The Redwood Shores, Calif.-based vendor outlined the upcoming changes in its Oracle Global Product Security blog Wednesday. Among the changes, Oracle will:
- Adopt the Common Vulnerability Scoring System (CVSS) to rate the severity of the flaws each patch addresses;
- Specifically identify critical flaws that may be remotely exploitable without requiring authentication to the targeted system; and
- Provide an executive summary of the security vulnerabilities addressed in the CPU.
Oracle said the changes are the result of feedback it received from "many" customers.
"The template of the new documentation received positive feedback, and we hope that these changes will help our customers assess the criticality of the vulnerabilities resolved with each CPU and help them obtain patching decisions from their senior management more quickly," the company said. "Ultimately, we feel these changes should result in further strengthening the security posture of our clients by providing a standard approach to vulnerability scoring and a means for better internal communication."

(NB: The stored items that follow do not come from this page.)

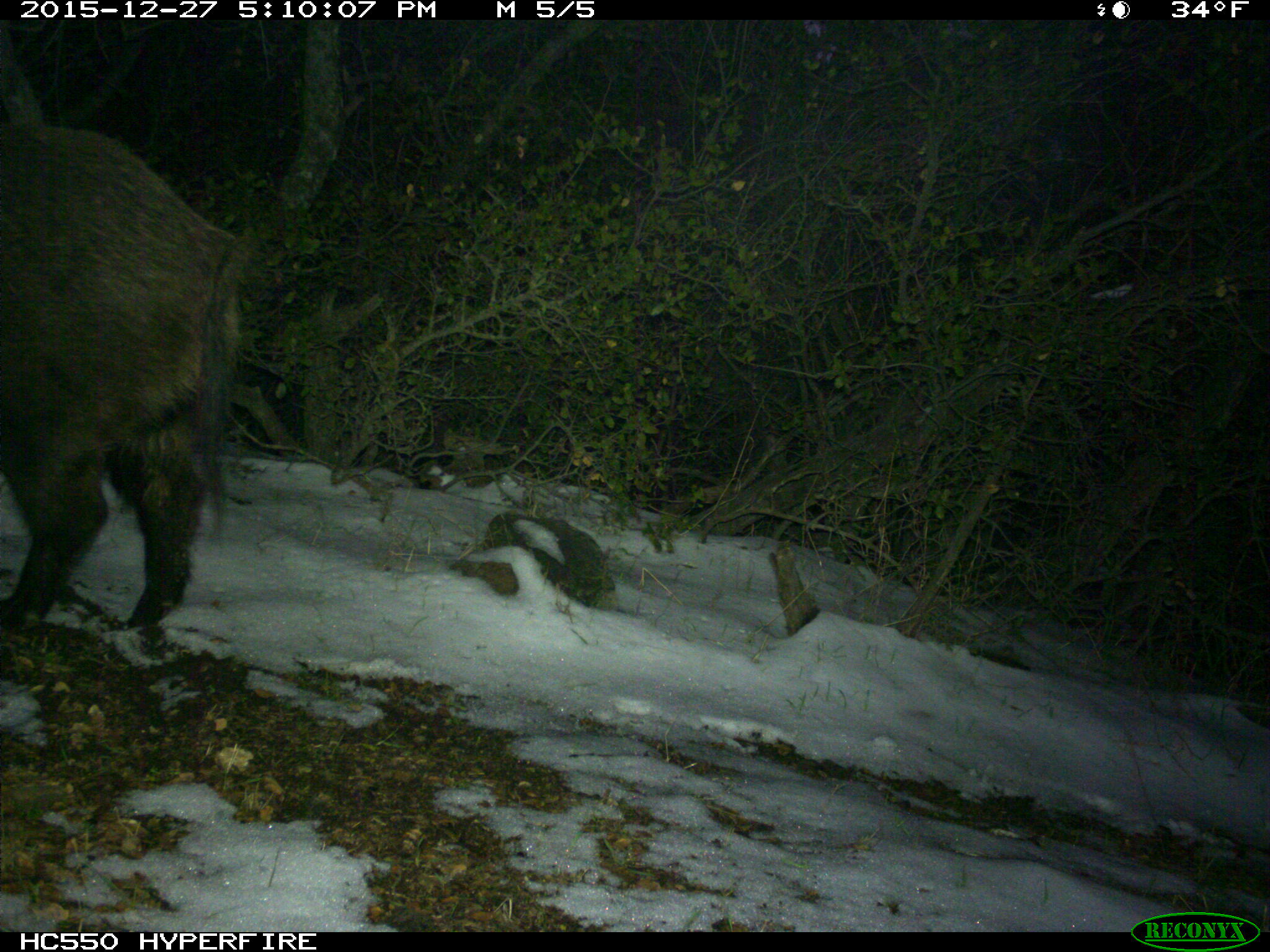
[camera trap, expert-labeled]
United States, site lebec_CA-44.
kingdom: Animalia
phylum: Chordata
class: Mammalia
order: Artiodactyla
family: Suidae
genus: Sus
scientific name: Sus scrofa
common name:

In an interview with SearchSecurity.com in June, John Heimann, Oracle's director of security program management, and Darius Wiles, senior manager of security alerts, acknowledged that its patching process can be difficult to follow.
The company has been criticized in the past not only for the complexity of its patch bulletins, but also for inconsistencies in the patches themselves. Its quarterly patch releases are typically followed by reports from security researchers of flaws not being fixed as advertised. The vendor has also been accused of sitting on vulnerabilities that are more than a year old.
Wiles and Heimann acknowledged that a vast array of platforms and mountains of source code can make for some patching mistakes and for complicated bulletins.